### Requirements
1 - In the passage about IN interconnection in India, which three technologies make interworking more complex?
2 - Keep writing the passage about IN interconnection in India, starting after its final sentence.

### Passage to read
************
Throwing a spanner in this already messed up service identity
issue, is the incumbent, who earlier came up with the issue of IN service being
his USP to his subscribers , thereby defying the basic concept of IN. Over a
period, and with regulator keen to go ahead with an IN interconnect, there was a
volte face demanding a completely seamless IN interconnect at the INAP level
across the IN nodes. This is another extreme of telecommunication compatibility
and is a near impossible scenario given the number of varied technologies and
systems in the country.
Indian telecom network contains almost all switching
technology and various IN platforms. Presence of CDMA, GSM and wireline makes
such interworking more complex as different interfaces are supported for IN.
Moreover, configuring all SSPs to handle call flows corresponding to all three
technologies has not been achieved in any product so far. Even for only wireline,
though every vendor comply to baseline of CS1 , they have implemented their own
variants wherever ITU has given an option (which mainly relates to charging and
the SII parameter). For announcements, as the IVR is integrated with SSF and
each operator will have their own announcement flow which would be in different
languages for different services ,the mapping of different language matrix would
again be a huge problem.
************
### Entries shown
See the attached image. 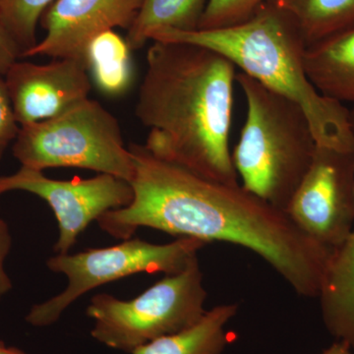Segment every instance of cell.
Returning <instances> with one entry per match:
<instances>
[{
  "mask_svg": "<svg viewBox=\"0 0 354 354\" xmlns=\"http://www.w3.org/2000/svg\"><path fill=\"white\" fill-rule=\"evenodd\" d=\"M207 291L198 258L183 271L167 274L139 297L121 300L99 293L86 314L95 321L91 335L108 348L132 353L135 349L187 329L204 316Z\"/></svg>",
  "mask_w": 354,
  "mask_h": 354,
  "instance_id": "6",
  "label": "cell"
},
{
  "mask_svg": "<svg viewBox=\"0 0 354 354\" xmlns=\"http://www.w3.org/2000/svg\"><path fill=\"white\" fill-rule=\"evenodd\" d=\"M236 67L199 44L153 41L136 115L156 157L227 184L239 176L230 150Z\"/></svg>",
  "mask_w": 354,
  "mask_h": 354,
  "instance_id": "2",
  "label": "cell"
},
{
  "mask_svg": "<svg viewBox=\"0 0 354 354\" xmlns=\"http://www.w3.org/2000/svg\"><path fill=\"white\" fill-rule=\"evenodd\" d=\"M142 3L143 0H55L39 20L46 36L22 57L44 55L84 62L91 39L115 28L129 30Z\"/></svg>",
  "mask_w": 354,
  "mask_h": 354,
  "instance_id": "10",
  "label": "cell"
},
{
  "mask_svg": "<svg viewBox=\"0 0 354 354\" xmlns=\"http://www.w3.org/2000/svg\"><path fill=\"white\" fill-rule=\"evenodd\" d=\"M322 354H353L351 353V348L346 342L337 341L324 351Z\"/></svg>",
  "mask_w": 354,
  "mask_h": 354,
  "instance_id": "23",
  "label": "cell"
},
{
  "mask_svg": "<svg viewBox=\"0 0 354 354\" xmlns=\"http://www.w3.org/2000/svg\"><path fill=\"white\" fill-rule=\"evenodd\" d=\"M3 77H0V160L20 131Z\"/></svg>",
  "mask_w": 354,
  "mask_h": 354,
  "instance_id": "20",
  "label": "cell"
},
{
  "mask_svg": "<svg viewBox=\"0 0 354 354\" xmlns=\"http://www.w3.org/2000/svg\"><path fill=\"white\" fill-rule=\"evenodd\" d=\"M23 50L16 41L6 21L0 13V77H6L7 72L22 57Z\"/></svg>",
  "mask_w": 354,
  "mask_h": 354,
  "instance_id": "21",
  "label": "cell"
},
{
  "mask_svg": "<svg viewBox=\"0 0 354 354\" xmlns=\"http://www.w3.org/2000/svg\"><path fill=\"white\" fill-rule=\"evenodd\" d=\"M0 354H28L25 351H21L13 346H7L3 342L0 341Z\"/></svg>",
  "mask_w": 354,
  "mask_h": 354,
  "instance_id": "24",
  "label": "cell"
},
{
  "mask_svg": "<svg viewBox=\"0 0 354 354\" xmlns=\"http://www.w3.org/2000/svg\"><path fill=\"white\" fill-rule=\"evenodd\" d=\"M22 167L43 171L78 167L131 183L134 164L120 123L100 102L85 99L50 118L20 127L12 149Z\"/></svg>",
  "mask_w": 354,
  "mask_h": 354,
  "instance_id": "5",
  "label": "cell"
},
{
  "mask_svg": "<svg viewBox=\"0 0 354 354\" xmlns=\"http://www.w3.org/2000/svg\"><path fill=\"white\" fill-rule=\"evenodd\" d=\"M304 66L324 97L354 104V24L307 46Z\"/></svg>",
  "mask_w": 354,
  "mask_h": 354,
  "instance_id": "12",
  "label": "cell"
},
{
  "mask_svg": "<svg viewBox=\"0 0 354 354\" xmlns=\"http://www.w3.org/2000/svg\"><path fill=\"white\" fill-rule=\"evenodd\" d=\"M205 6L206 0H143L136 19L128 30V46L131 50L143 48L158 30H198Z\"/></svg>",
  "mask_w": 354,
  "mask_h": 354,
  "instance_id": "16",
  "label": "cell"
},
{
  "mask_svg": "<svg viewBox=\"0 0 354 354\" xmlns=\"http://www.w3.org/2000/svg\"><path fill=\"white\" fill-rule=\"evenodd\" d=\"M20 127L55 118L88 99L92 88L82 60L57 58L48 64L17 62L6 77Z\"/></svg>",
  "mask_w": 354,
  "mask_h": 354,
  "instance_id": "11",
  "label": "cell"
},
{
  "mask_svg": "<svg viewBox=\"0 0 354 354\" xmlns=\"http://www.w3.org/2000/svg\"><path fill=\"white\" fill-rule=\"evenodd\" d=\"M237 310V304L218 305L187 329L158 337L131 354H223L228 344L225 326Z\"/></svg>",
  "mask_w": 354,
  "mask_h": 354,
  "instance_id": "14",
  "label": "cell"
},
{
  "mask_svg": "<svg viewBox=\"0 0 354 354\" xmlns=\"http://www.w3.org/2000/svg\"><path fill=\"white\" fill-rule=\"evenodd\" d=\"M9 191L32 193L50 205L59 227L53 247L55 254L70 253L93 221L111 209L127 207L134 197L131 184L111 174L57 180L25 167L10 176H0V195Z\"/></svg>",
  "mask_w": 354,
  "mask_h": 354,
  "instance_id": "9",
  "label": "cell"
},
{
  "mask_svg": "<svg viewBox=\"0 0 354 354\" xmlns=\"http://www.w3.org/2000/svg\"><path fill=\"white\" fill-rule=\"evenodd\" d=\"M271 0H206L198 30H214L239 25L250 19Z\"/></svg>",
  "mask_w": 354,
  "mask_h": 354,
  "instance_id": "19",
  "label": "cell"
},
{
  "mask_svg": "<svg viewBox=\"0 0 354 354\" xmlns=\"http://www.w3.org/2000/svg\"><path fill=\"white\" fill-rule=\"evenodd\" d=\"M134 197L124 208L97 220L114 239L150 227L208 243L223 241L259 255L298 295L320 297L333 249L304 234L286 212L263 201L241 184L211 180L130 144Z\"/></svg>",
  "mask_w": 354,
  "mask_h": 354,
  "instance_id": "1",
  "label": "cell"
},
{
  "mask_svg": "<svg viewBox=\"0 0 354 354\" xmlns=\"http://www.w3.org/2000/svg\"><path fill=\"white\" fill-rule=\"evenodd\" d=\"M11 243L12 239L8 225L0 218V299L12 288V281L4 269V262L10 252Z\"/></svg>",
  "mask_w": 354,
  "mask_h": 354,
  "instance_id": "22",
  "label": "cell"
},
{
  "mask_svg": "<svg viewBox=\"0 0 354 354\" xmlns=\"http://www.w3.org/2000/svg\"><path fill=\"white\" fill-rule=\"evenodd\" d=\"M151 41L199 44L221 53L242 73L297 102L308 118L317 145L354 151L351 111L324 97L310 82L304 37L290 14L272 0L241 24L191 32L158 30Z\"/></svg>",
  "mask_w": 354,
  "mask_h": 354,
  "instance_id": "3",
  "label": "cell"
},
{
  "mask_svg": "<svg viewBox=\"0 0 354 354\" xmlns=\"http://www.w3.org/2000/svg\"><path fill=\"white\" fill-rule=\"evenodd\" d=\"M290 14L306 46L354 24V0H272Z\"/></svg>",
  "mask_w": 354,
  "mask_h": 354,
  "instance_id": "17",
  "label": "cell"
},
{
  "mask_svg": "<svg viewBox=\"0 0 354 354\" xmlns=\"http://www.w3.org/2000/svg\"><path fill=\"white\" fill-rule=\"evenodd\" d=\"M205 245L204 241L191 237H178L167 244L131 237L106 248L55 254L46 261V266L50 271L66 276V288L43 304L34 305L26 321L34 327H48L57 323L65 310L88 291L139 272L177 274Z\"/></svg>",
  "mask_w": 354,
  "mask_h": 354,
  "instance_id": "7",
  "label": "cell"
},
{
  "mask_svg": "<svg viewBox=\"0 0 354 354\" xmlns=\"http://www.w3.org/2000/svg\"><path fill=\"white\" fill-rule=\"evenodd\" d=\"M127 39L113 30L97 35L88 44L84 62L102 93L125 94L133 81V66Z\"/></svg>",
  "mask_w": 354,
  "mask_h": 354,
  "instance_id": "15",
  "label": "cell"
},
{
  "mask_svg": "<svg viewBox=\"0 0 354 354\" xmlns=\"http://www.w3.org/2000/svg\"><path fill=\"white\" fill-rule=\"evenodd\" d=\"M319 298L328 332L354 351V225L333 256Z\"/></svg>",
  "mask_w": 354,
  "mask_h": 354,
  "instance_id": "13",
  "label": "cell"
},
{
  "mask_svg": "<svg viewBox=\"0 0 354 354\" xmlns=\"http://www.w3.org/2000/svg\"><path fill=\"white\" fill-rule=\"evenodd\" d=\"M286 212L314 241L341 248L354 225V151L317 145Z\"/></svg>",
  "mask_w": 354,
  "mask_h": 354,
  "instance_id": "8",
  "label": "cell"
},
{
  "mask_svg": "<svg viewBox=\"0 0 354 354\" xmlns=\"http://www.w3.org/2000/svg\"><path fill=\"white\" fill-rule=\"evenodd\" d=\"M247 116L232 153L241 185L274 208L286 211L308 171L317 142L304 109L252 77L237 72Z\"/></svg>",
  "mask_w": 354,
  "mask_h": 354,
  "instance_id": "4",
  "label": "cell"
},
{
  "mask_svg": "<svg viewBox=\"0 0 354 354\" xmlns=\"http://www.w3.org/2000/svg\"><path fill=\"white\" fill-rule=\"evenodd\" d=\"M55 0H0V13L23 50L34 48L37 26L41 15ZM22 55V57H23Z\"/></svg>",
  "mask_w": 354,
  "mask_h": 354,
  "instance_id": "18",
  "label": "cell"
}]
</instances>
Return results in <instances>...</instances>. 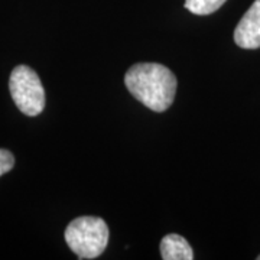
************
### Answers for the tasks
1 - CDMA, GSM and wireline.

2 -
From an operations perspective, every operator would need to
share the service call flow, announcement scripts etc to all the other operators
when a service is launched or modified and this would be needed to be configured
in all the SSPs of all the operators. This is not only complicated and time
consuming but not feasible at all. One operator who wishes to launch a new
prepaid service for example could only do so when the call flow and respective
announcements have been configured in all the exchanges which are acting as SSPs
for all operators.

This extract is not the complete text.